• _To do_
Could you rewrite all of the items below, swapping "oak sideboard" for "walnut sideboard" and leaving everything else unchanged?

-- Start --

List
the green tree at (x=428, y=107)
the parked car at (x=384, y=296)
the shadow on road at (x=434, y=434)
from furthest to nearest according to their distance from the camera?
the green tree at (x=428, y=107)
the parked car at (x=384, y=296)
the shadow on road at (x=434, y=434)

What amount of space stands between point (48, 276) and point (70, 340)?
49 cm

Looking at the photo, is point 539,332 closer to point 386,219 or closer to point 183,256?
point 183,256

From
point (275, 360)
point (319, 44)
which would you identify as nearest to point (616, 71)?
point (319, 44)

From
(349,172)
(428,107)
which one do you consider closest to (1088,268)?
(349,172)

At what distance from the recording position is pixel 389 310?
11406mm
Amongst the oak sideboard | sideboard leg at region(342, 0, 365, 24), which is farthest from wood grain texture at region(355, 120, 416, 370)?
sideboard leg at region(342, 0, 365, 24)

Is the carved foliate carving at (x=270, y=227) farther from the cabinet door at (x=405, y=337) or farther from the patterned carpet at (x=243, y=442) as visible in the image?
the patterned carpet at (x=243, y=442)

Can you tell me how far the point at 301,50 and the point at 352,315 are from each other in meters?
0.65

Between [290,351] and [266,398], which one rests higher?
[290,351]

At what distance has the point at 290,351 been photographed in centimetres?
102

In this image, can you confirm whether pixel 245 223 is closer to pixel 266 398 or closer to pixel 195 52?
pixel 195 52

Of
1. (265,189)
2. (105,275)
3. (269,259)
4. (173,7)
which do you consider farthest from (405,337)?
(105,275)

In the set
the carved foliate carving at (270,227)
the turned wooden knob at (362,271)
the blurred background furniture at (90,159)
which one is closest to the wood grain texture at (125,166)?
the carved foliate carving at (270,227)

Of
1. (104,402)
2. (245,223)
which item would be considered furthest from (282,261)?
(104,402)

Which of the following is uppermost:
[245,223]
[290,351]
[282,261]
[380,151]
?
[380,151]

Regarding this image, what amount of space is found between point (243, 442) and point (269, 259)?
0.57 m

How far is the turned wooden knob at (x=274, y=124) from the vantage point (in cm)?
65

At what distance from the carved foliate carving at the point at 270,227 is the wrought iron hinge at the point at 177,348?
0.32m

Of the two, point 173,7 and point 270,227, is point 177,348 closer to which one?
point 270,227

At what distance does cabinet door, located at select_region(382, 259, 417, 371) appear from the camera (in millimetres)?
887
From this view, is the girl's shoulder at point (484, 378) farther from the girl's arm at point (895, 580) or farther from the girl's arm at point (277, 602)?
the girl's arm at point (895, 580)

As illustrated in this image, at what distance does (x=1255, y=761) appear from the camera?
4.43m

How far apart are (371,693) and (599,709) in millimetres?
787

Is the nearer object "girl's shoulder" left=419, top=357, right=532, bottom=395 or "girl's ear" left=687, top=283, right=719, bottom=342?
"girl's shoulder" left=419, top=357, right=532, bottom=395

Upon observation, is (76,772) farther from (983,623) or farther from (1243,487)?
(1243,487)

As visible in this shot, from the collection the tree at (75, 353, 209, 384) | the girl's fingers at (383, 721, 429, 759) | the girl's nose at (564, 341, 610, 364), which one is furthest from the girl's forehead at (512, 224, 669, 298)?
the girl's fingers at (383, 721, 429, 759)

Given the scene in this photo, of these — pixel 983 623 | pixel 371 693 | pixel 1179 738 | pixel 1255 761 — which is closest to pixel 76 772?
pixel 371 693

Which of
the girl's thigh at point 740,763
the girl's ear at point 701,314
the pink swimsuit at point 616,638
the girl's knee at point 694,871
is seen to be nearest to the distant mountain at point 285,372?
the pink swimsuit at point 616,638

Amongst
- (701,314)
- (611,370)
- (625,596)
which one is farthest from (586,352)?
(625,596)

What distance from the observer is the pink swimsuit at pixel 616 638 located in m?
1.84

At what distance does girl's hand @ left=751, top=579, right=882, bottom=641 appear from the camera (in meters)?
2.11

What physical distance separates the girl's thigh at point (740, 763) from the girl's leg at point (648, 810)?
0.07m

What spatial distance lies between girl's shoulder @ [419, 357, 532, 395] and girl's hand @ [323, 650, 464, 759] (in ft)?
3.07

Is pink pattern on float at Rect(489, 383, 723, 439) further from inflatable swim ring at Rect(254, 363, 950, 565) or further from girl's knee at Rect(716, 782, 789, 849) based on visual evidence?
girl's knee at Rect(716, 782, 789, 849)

-- End --

• _Written response_
List
the green tree at (x=428, y=107)
the parked car at (x=384, y=296)
the shadow on road at (x=434, y=434)
from furthest to nearest according to their distance from the camera?
the green tree at (x=428, y=107)
the parked car at (x=384, y=296)
the shadow on road at (x=434, y=434)

What amount of space stands between point (48, 276) and point (70, 340)?
49 cm

Looking at the photo, is point 539,332 closer to point 386,219 or closer to point 183,256?
point 183,256

From
point (275, 360)
point (319, 44)
which would you identify as nearest to point (616, 71)?
point (319, 44)

From
(349,172)
(428,107)
which one do you consider closest to (1088,268)?
(349,172)

At what distance from the recording position is pixel 389 310?
11406mm
Amongst the walnut sideboard | sideboard leg at region(342, 0, 365, 24), which is farthest from wood grain texture at region(355, 120, 416, 370)?
sideboard leg at region(342, 0, 365, 24)

Is the carved foliate carving at (x=270, y=227) farther from the cabinet door at (x=405, y=337) or farther from the patterned carpet at (x=243, y=442) as visible in the image?
the patterned carpet at (x=243, y=442)

Can you tell me how far the point at 301,50 and the point at 352,315 are from each other in meters?
0.65

Between [290,351] and [266,398], which one rests higher?
[290,351]

At what distance has the point at 290,351 been photographed in centimetres?
102

In this image, can you confirm whether pixel 245 223 is closer to pixel 266 398 or closer to pixel 195 52?
pixel 195 52

Of
1. (265,189)
2. (105,275)
3. (269,259)
4. (173,7)
which do you consider farthest from (405,337)?
(105,275)

In the set
the carved foliate carving at (270,227)
the turned wooden knob at (362,271)
the blurred background furniture at (90,159)
which one is closest to the wood grain texture at (125,166)?
the carved foliate carving at (270,227)

Of
1. (104,402)
2. (245,223)
which item would be considered furthest from (282,261)?
(104,402)

Which of the following is uppermost:
[245,223]
[290,351]
[282,261]
[380,151]
?
[380,151]

Regarding this image, what amount of space is found between point (243, 442) and point (269, 259)?
0.57 m

How far is the turned wooden knob at (x=274, y=124) from the vantage point (in cm)?
65

At what distance from the carved foliate carving at the point at 270,227 is the wrought iron hinge at the point at 177,348?
0.32m

Of the two, point 173,7 and point 270,227, is point 177,348 closer to which one?
point 270,227

At what distance does cabinet door, located at select_region(382, 259, 417, 371) appear from the camera (in millimetres)?
887
From this view, is the girl's shoulder at point (484, 378) farther from the girl's arm at point (895, 580) or farther from the girl's arm at point (277, 602)?
the girl's arm at point (895, 580)

As illustrated in this image, at what distance does (x=1255, y=761) appear from the camera?
4.43m

How far apart are (371,693) and (599,709) in millimetres?
787

Is the nearer object "girl's shoulder" left=419, top=357, right=532, bottom=395 or "girl's ear" left=687, top=283, right=719, bottom=342?
"girl's shoulder" left=419, top=357, right=532, bottom=395

Upon observation, is (76,772) farther from (983,623) or farther from (1243,487)?
(1243,487)

As visible in this shot, from the collection the tree at (75, 353, 209, 384) | the girl's fingers at (383, 721, 429, 759) | the girl's nose at (564, 341, 610, 364), which one is furthest from the girl's forehead at (512, 224, 669, 298)?
the girl's fingers at (383, 721, 429, 759)

Given the scene in this photo, of these — pixel 983 623 | pixel 371 693 | pixel 1179 738 | pixel 1255 761 — which is closest to pixel 76 772?
pixel 371 693

Which of
the girl's thigh at point 740,763
the girl's ear at point 701,314
the pink swimsuit at point 616,638
the girl's knee at point 694,871
is seen to be nearest to the distant mountain at point 285,372?
the pink swimsuit at point 616,638

Amongst
- (701,314)
- (611,370)
- (625,596)
which one is farthest from (586,352)?
(625,596)

What distance from the observer is the pink swimsuit at pixel 616 638 located in m?
1.84

At what distance does girl's hand @ left=751, top=579, right=882, bottom=641 appear from the camera (in meters)?
2.11

What physical distance separates the girl's thigh at point (740, 763) from the girl's leg at point (648, 810)?
0.07m

What spatial distance lies between girl's shoulder @ [419, 357, 532, 395] and girl's hand @ [323, 650, 464, 759] (in ft)?
3.07

Is pink pattern on float at Rect(489, 383, 723, 439) further from inflatable swim ring at Rect(254, 363, 950, 565) or further from girl's knee at Rect(716, 782, 789, 849) based on visual evidence?
girl's knee at Rect(716, 782, 789, 849)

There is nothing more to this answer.